··· Data for review ···
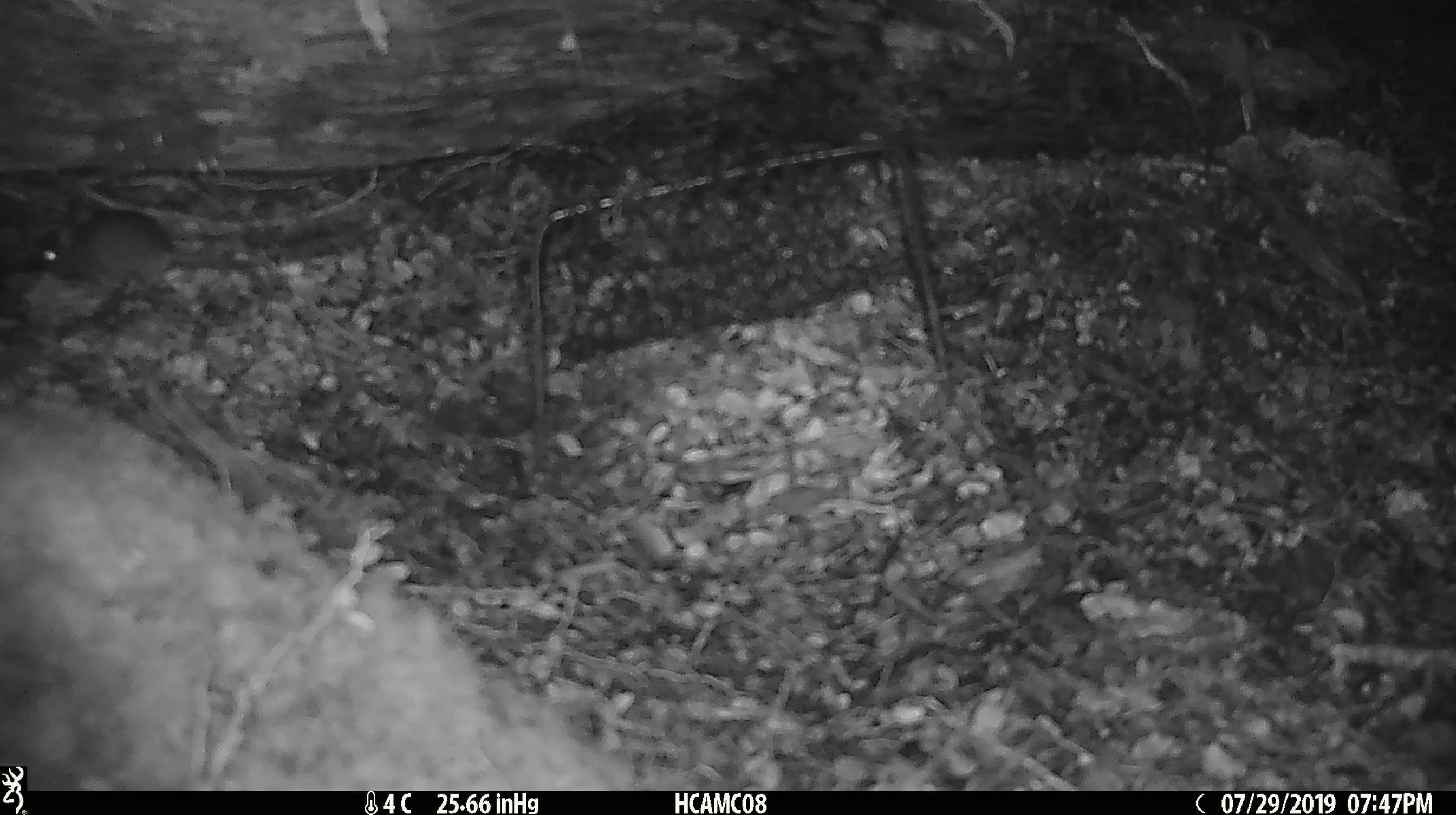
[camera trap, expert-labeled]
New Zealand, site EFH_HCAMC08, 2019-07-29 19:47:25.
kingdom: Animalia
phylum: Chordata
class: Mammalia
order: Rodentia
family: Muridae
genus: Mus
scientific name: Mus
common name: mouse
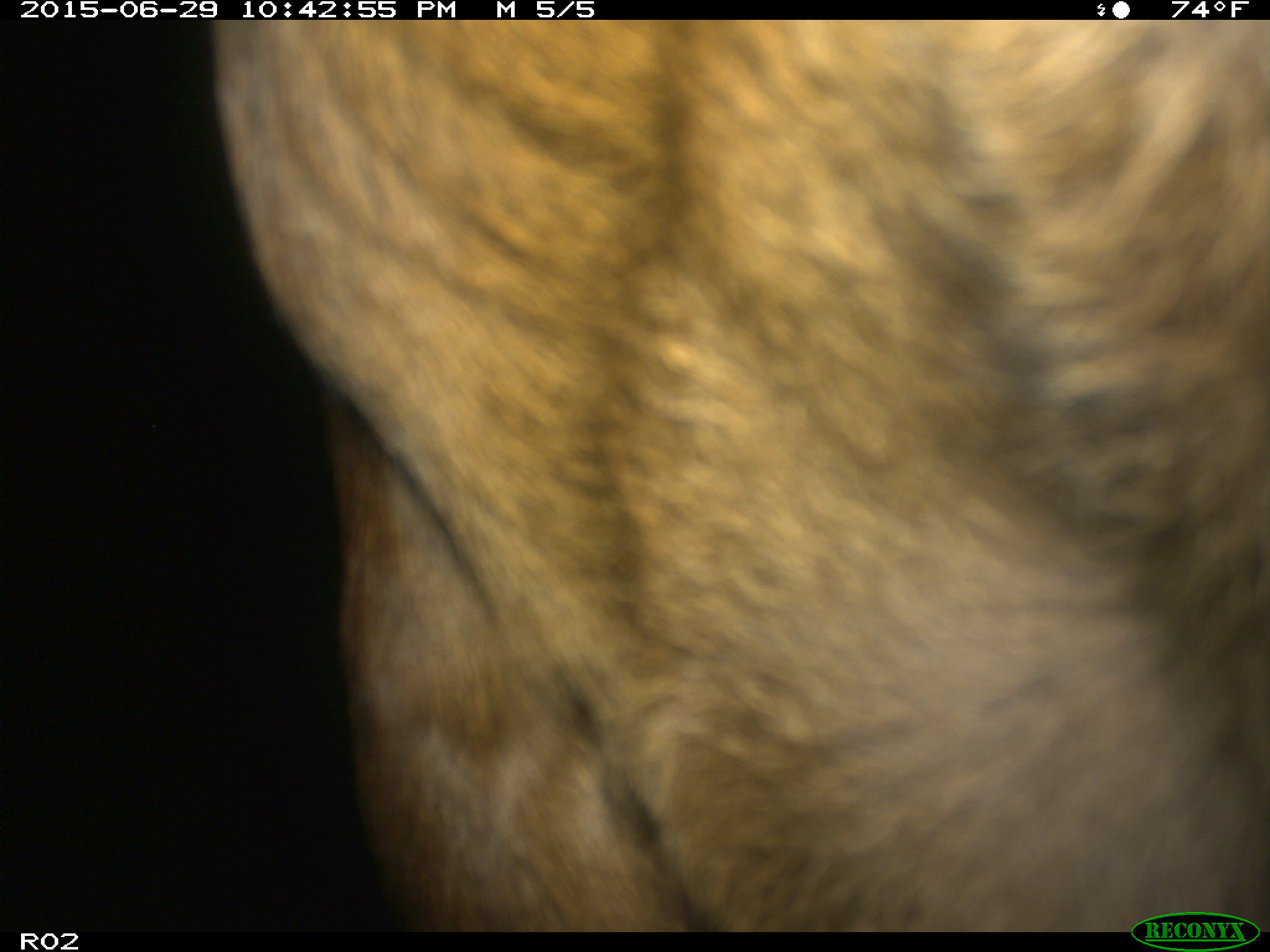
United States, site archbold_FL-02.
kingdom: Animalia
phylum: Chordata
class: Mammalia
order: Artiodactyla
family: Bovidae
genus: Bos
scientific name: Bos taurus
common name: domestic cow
···
### [Required work]
Begin with the line that contains "order: Artiodactyla" and quote each line after it exactly, stopping after the last line of the data.

### [Solution for this exercise]
order: Artiodactyla
family: Bovidae
genus: Bos
scientific name: Bos taurus
common name: domestic cow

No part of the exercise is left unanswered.